Identity Measures presents a diverse group of artists working in a range of material practices that engage identity not as a fixed structure, but as an insistently mobile and often resistant assemblage of traits and vulnerabilities. This exhibition is predicated on the understanding that identity is shaped by a variety of historical, racial, gendered, socioeconomic, geographical, physical, and ideological experiences through time. By opening up a dialogue about difference through the language of contemporary visual art, this exhibition claims that one’s structural location in the world matters to the articulation of personal and collective identity—a process that poses itself as a dynamic site of agency, creativity, resistance, visibility, ambiguity, and belonging.

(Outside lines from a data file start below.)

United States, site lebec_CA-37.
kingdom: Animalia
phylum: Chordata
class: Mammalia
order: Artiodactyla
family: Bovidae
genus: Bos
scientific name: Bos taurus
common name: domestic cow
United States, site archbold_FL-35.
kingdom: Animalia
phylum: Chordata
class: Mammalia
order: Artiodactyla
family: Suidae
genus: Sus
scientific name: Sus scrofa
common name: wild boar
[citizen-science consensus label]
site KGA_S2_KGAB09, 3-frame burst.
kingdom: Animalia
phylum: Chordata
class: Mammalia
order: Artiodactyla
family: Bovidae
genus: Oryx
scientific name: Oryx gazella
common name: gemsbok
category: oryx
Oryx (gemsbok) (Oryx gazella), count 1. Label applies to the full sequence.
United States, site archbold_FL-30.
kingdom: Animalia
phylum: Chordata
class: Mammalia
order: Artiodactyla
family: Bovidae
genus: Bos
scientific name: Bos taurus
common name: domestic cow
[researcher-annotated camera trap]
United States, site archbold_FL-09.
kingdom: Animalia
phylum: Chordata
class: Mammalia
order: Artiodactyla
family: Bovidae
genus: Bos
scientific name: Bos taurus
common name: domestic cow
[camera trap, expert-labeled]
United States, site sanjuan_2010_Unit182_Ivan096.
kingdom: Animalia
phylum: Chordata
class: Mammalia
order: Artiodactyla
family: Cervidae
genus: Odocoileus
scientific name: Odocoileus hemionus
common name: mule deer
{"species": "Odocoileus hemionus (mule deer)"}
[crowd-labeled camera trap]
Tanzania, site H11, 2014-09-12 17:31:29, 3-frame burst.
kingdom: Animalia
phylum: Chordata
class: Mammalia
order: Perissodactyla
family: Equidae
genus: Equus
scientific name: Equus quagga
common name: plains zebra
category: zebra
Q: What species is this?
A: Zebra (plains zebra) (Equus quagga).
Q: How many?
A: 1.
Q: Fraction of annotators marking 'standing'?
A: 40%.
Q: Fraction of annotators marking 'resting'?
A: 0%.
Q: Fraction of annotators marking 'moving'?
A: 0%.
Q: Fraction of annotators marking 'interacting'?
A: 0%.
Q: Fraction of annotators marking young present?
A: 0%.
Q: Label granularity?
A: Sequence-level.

This exhibition is organized by the Contemporary Arts Center, New Orleans, and curated by Dr. Jordan Amirkhani. Support for this exhibition is provided by Sydney & Walda Besthoff, The Helis Foundation, the Welch Family Foundation, and the Visual Arts Exhibition Fund. This exhibition is also supported by the City of New Orleans through a Community Arts Grant, as well as by a grant from the Louisiana Division of the Arts, Office of Cultural Development, Department of Culture, Recreation and Tourism, in cooperation with the Louisiana State Arts Council.

ABOUT THE CURATOR

Dr. Jordan Amirkhani is an art historian, critic, curator, and educator based in Washington, DC, where she serves as a Professorial Lecturer in Global Modern and Contemporary Art History at American University. Jordan received her PhD in the History and Philosophy of Art from the University of Kent in the United Kingdom in 2015, and has held academic posts at the University of Tennessee in Chattanooga and Canterbury Christchurch University in the UK and curatorial positions at The Royal Academy in London, England and The Phillips Collection in Washington, DC. Prior to her engagement as Juror for the CAC’s Open Call exhibition, she organized exhibitions for The Moon Gallery at Berry College in Mt. Berry, Georgia and The Apothecary Gallery in Chattanooga, TN. Amirkhani has published scholarship on the Franco-Cuban Dada painter Francis Picabia, the British conceptual art collective Art and Language, and the Serbian feminist political action organization Grupa Spomenik, and writes criticism for a number of contemporary art publications including Artforum, Art Practical, Baltimore Arts, and Burnaway.org. Jordan’s work on contemporary art and artists working in the American Southeast garnered her a prestigious Creative Capital/Andy Warhol Foundation “Short-Form” Writing Grant in 2017 and two nominations for The Rabkin Prize in Arts Journalism in 2017 and 2018.

 

Work by: Nicole Awai, Luis Cruz Azaceta, Chris Berntsen, Dawn Black, Paris Cian & Kelli Scates, Sarrah Danziger, Marianne Desmarais, Paige DeVries, Double Diamond, Abdi Farah, Sarah Hill, Kristina Knipe, Jessica Lagunas, Cora Lautze, Daniela Leal, Robyn LeRoy-Evans, Cristina Molina, Gamil Nassar, REWA, Kaleena Stasiak, and Andy Thompson.